23 abonnés 110 critiques Suivre son activité

4,5
Publiée le 8 octobre 2022
Ce n' pas parce que j'aime Scarface que j'aime les gangsters ou Tony Montana. Très beau film, avec une voix, un ton . On ne s'ennuie pas du tout. J'ai aussi beaucoup aimé les personnages de la femme au foyer avec son enfant.
Mark L
Mark L

7 abonnés 13 critiques Suivre son activité

0,5
Publiée le 27 janvier 2023
J'ai regardé par acquis de conscience...

Hormis promouvoir un délit, le film est creux et vide, sans réel intérêt.
Les acteurs sont pas franchement convainquants, l'histoire sans plus.
Lacau1962
Lacau1962

1 abonné 1 critique Suivre son activité

5,0
Publiée le 8 septembre 2022
Non seulement le film m'a beaucoup plus mais il ne mérite absolument pas que l'on s'acharne à ce point à vouloir le détruire au nom d'une (énième) polémique de bas étage ! Rodeo est un film à voir (ne serait-ce que pour se faire sa propre opinion)
🎬 RENGER 📼 Cinéphile Nostal𝙂𝙚𝙚𝙠

8 850 abonnés 8 175 critiques Suivre son activité

3,0
Publiée le 20 septembre 2022
Julia est une casse-cou qui voue une passion dévorante pour la moto. Sa rencontre avec une bande de motards pratiquant le cross-bitume ne la laissera pas indifférente…
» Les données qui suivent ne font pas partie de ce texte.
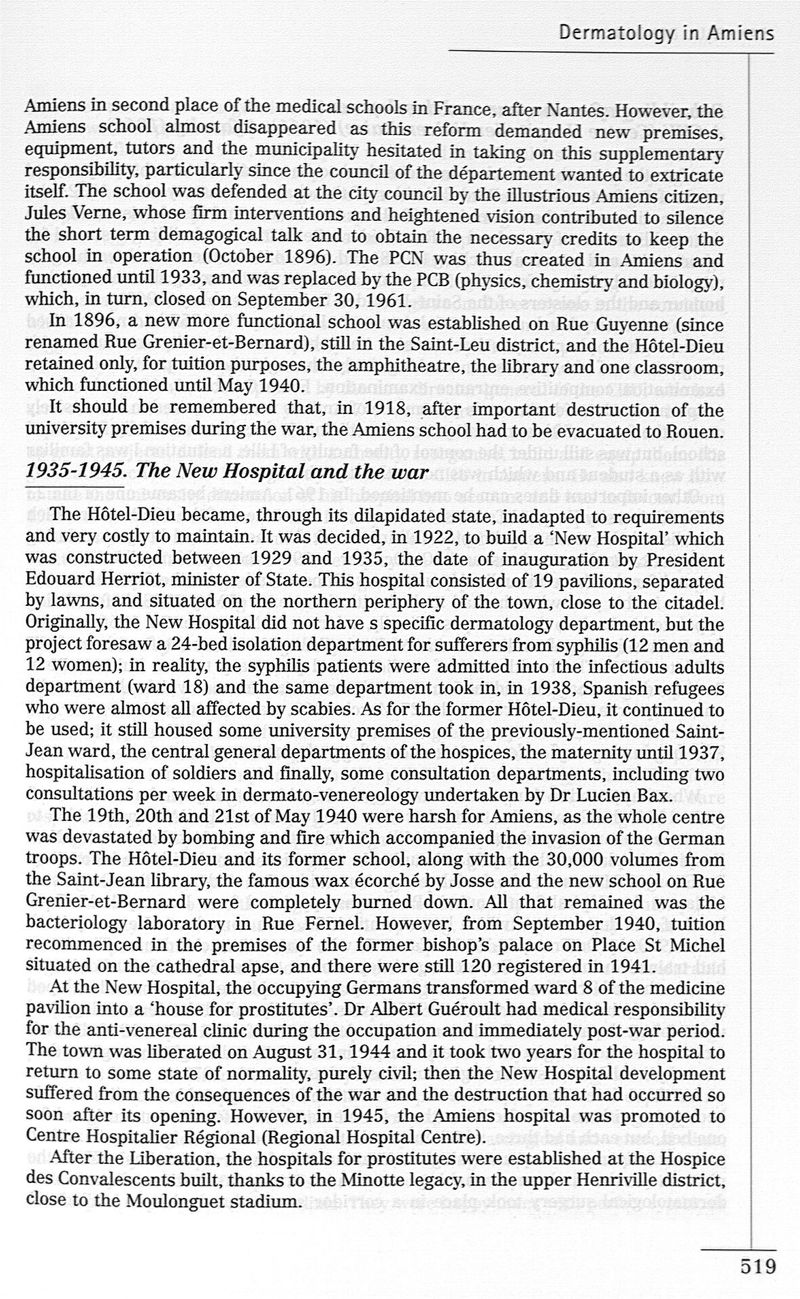 Dermatology in Amiens

Amiens in second place of the medical schools in France, after Nantes. However, the Amiens school almost disappeared as this reform demanded new premises, equipment, tutors and the municipality hesitated in taking on this supplementary responsibility, particularly since the council of the département wanted to extricate itself. The school was defended at the city council by the illustrious Amiens citizen, Jules Verne, whose firm interventions and heightened vision contributed to silence the short term demagogical talk and to obtain the necessary credits to keep the school in operation (October 1896). The PCN was thus created in Amiens and functioned until 1933, and was replaced by the PCB (physics, chemistry and biology), which, in turn, closed on September 30, 1961.

In 1896, a new more functional school was established on Rue Guyenne (since renamed Rue Grenier-et-Bernard), still in the Saint-Leu district, and the Hôtel-Dieu retained only, for tuition purposes, the amphitheatre, the library and one classroom, which functioned until May 1940.

It should be remembered that, in 1918, after important destruction of the university premises during the war, the Amiens school had to be evacuated to Rouen.

1935-1945. The New Hospital and the war

The Hôtel-Dieu became, through its dilapidated state, inadapted to requirements and very costly to maintain. It was decided, in 1922, to build a 'New Hospital' which was constructed between 1929 and 1935, the date of inauguration by President Edouard Herriot, minister of State. This hospital consisted of 19 pavilions, separated by lawns, and situated on the northern periphery of the town, close to the citadel. Originally, the New Hospital did not have s specific dermatology department, but the project foresaw a 24-bed isolation department for sufferers from syphilis (12 men and 12 women); in reality, the syphilis patients were admitted into the infectious adults department (ward 18) and the same department took in, in 1938, Spanish refugees who were almost all affected by scabies. As for the former Hôtel-Dieu, it continued to be used; it still housed some university premises of the previously-mentioned Saint-Jean ward, the central general departments of the hospices, the maternity until 1937, hospitalisation of soldiers and finally, some consultation departments, including two consultations per week in dermato-venereology undertaken by Dr Lucien Bax.

The 19th, 20th and 21st of May 1940 were harsh for Amiens, as the whole centre was devastated by bombing and fire which accompanied the invasion of the German troops. The Hôtel-Dieu and its former school, along with the 30,000 volumes from the Saint-Jean library, the famous wax écorché by Josse and the new school on Rue Grenier-et-Bernard were completely burned down. All that remained was the bacteriology laboratory in Rue Fernel. However, from September 1940, tuition recommenced in the premises of the former bishop's palace on Place St Michel situated on the cathedral apse, and there were still 120 registered in 1941.

At the New Hospital, the occupying Germans transformed ward 8 of the medicine pavilion into a 'house for prostitutes'. Dr Albert Guéroult had medical responsibility for the anti-venereal clinic during the occupation and immediately post-war period. The town was liberated on August 31, 1944 and it took two years for the hospital to return to some state of normality, purely civil; then the New Hospital development suffered from the consequences of the war and the destruction that had occurred so soon after its opening. However, in 1945, the Amiens hospital was promoted to Centre Hospitalier Régional (Regional Hospital Centre).

After the Liberation, the hospitals for prostitutes were established at the Hospice des Convalescents built, thanks to the Minotte legacy, in the upper Henriville district, close to the Moulonguet stadium.

519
Après son court-métrage de fin d’étude Au Loin Baltimore (2015) qui évoquait déjà l’univers du cross-bitume, pour son premier long-métrage, la réalisatrice s’y intéresse davantage à travers cette fiction où l’on suit une bande de jeunes avides de sensations fortes. Bien évidemment, il serait absurde de faire l’amalgame entre la pratique du cross-bitume et l’univers du rodéo-urbain (qui a fait la une des médias ces derniers mois).

Rodeo (2022), c’est une immersion nerveuse et vrombissante dans le milieu du ride et du wheeling, dompté par les hommes et où les rares femmes sont reléguées au second plan, en potiche attendant patiemment sur le bas-côté quand elles ne sont pas agrippées au conducteur. Aucune d’entre-elles ne prend le guidon, aucune si ce n’est Julia (qui a grandi avec « une bécane entre les jambes »), une jeune femme au sang chaud, un animal sur le point de bondir sur tout ce qui bouge et prête à sortir les griffes au moindre mauvais regard. Julia est incandescente, oscillant entre la pirate du bitume et l’amazone. Superbement incarnée par Julie Ledru et accompagnée d’une distribution de seconds rôles masculins non-professionnels.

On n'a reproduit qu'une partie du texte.